WRITTEN INSTRUCTION 1: From the forum thread below about leap-year overcharging, reproduce the text between "## landlord (4" and "for this overcharge.", inclusive.
WRITTEN INSTRUCTION 2:
Answer these questions using the leap-year overcharging thread below:
(a) According to the first post, how many days of interest did BoSI charge in a leap year, and at what daily fraction?
(b) How much did the poster landlord and their other half each receive?
(c) Which bank sent so-crates a cheque for €0.04?
WRITTEN INSTRUCTION 3: List the username of every person who posted in the leap-year overcharging thread below.

GIVEN PASSAGE:
# Bank of Scotland sending out small cheques for overcharging in a leap year?



## Brendan Burgess (21 Dec 2018)

https://twitter.com/philipnolan1/status/1075047298139414538

I find Twitter hard to follow.  But I am told that this refers to an error BoSI made some years ago in charging 366 days interest of 1/365th in a leap year.

Has anyone else heard about this? 

Brendan


----------



## Johnon71 (3 Jan 2019)

Yes me and my wife got a cheque each for approx. €28 for overpayment of a recent leap year


----------



## landlord (4 Jan 2019)

Myself and my other half got a cheque for 51 Euro EACH!!


----------



## Marion (4 Jan 2019)

I got a cheque in early December for this overcharge. 

Marion


----------



## so-crates (4 Jan 2019)

Johnon71 said:


> Yes me and my wife got a cheque each for approx. €28 for overpayment of a recent leap year





landlord said:


> Myself and my other half got a cheque for 51 Euro EACH!!



Pshaw!! Call them small!?  I once got a cheque for the princely sum of €0.04 from Ulster Bank when they made a bit of a mess of my mortgage payments!  (Oh and a warning that I may need to inform Revenue of the additional moolah )


----------

INFORMATION PROVIDED:
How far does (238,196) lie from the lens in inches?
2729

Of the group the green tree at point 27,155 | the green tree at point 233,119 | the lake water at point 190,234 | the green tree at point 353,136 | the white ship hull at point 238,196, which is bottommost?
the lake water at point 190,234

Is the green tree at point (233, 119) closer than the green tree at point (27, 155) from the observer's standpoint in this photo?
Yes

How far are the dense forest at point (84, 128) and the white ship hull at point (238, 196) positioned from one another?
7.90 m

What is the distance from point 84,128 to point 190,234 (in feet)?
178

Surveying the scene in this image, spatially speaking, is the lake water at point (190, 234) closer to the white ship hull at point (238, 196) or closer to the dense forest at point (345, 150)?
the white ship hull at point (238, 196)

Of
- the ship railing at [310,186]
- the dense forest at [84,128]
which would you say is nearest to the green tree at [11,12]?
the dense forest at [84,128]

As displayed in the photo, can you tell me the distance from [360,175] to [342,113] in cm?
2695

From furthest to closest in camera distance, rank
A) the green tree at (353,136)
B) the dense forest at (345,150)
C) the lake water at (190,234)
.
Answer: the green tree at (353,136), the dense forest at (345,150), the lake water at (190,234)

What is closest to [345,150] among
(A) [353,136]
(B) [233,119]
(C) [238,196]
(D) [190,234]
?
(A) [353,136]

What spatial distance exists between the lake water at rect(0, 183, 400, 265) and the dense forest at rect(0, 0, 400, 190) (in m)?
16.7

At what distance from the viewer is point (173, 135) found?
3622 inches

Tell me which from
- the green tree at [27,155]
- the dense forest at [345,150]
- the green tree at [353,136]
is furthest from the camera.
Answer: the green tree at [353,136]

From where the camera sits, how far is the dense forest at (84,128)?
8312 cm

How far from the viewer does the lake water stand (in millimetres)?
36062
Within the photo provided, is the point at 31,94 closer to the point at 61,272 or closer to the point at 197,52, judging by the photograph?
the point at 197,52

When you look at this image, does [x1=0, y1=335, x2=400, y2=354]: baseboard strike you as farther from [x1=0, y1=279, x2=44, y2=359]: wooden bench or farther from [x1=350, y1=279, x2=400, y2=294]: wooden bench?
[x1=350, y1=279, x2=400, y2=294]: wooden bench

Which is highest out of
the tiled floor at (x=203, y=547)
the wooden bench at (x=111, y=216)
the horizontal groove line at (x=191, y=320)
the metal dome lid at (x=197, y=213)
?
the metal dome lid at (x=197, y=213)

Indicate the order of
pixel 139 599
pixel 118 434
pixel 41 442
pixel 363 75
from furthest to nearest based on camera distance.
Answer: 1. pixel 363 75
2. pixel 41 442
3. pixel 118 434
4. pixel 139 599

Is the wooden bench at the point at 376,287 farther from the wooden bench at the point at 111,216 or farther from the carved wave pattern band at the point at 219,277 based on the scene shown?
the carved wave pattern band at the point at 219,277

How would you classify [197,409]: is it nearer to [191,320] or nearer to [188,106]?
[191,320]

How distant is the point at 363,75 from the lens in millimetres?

REPLY 1:
## landlord (4 Jan 2019)

Myself and my other half got a cheque for 51 Euro EACH!!


----------



## Marion (4 Jan 2019)

I got a cheque in early December for this overcharge.

REPLY 2:
(a) 366 days of interest at 1/365th.
(b) 51 Euro each.
(c) Ulster Bank.

REPLY 3:
Brendan Burgess
Johnon71
landlord
Marion
so-crates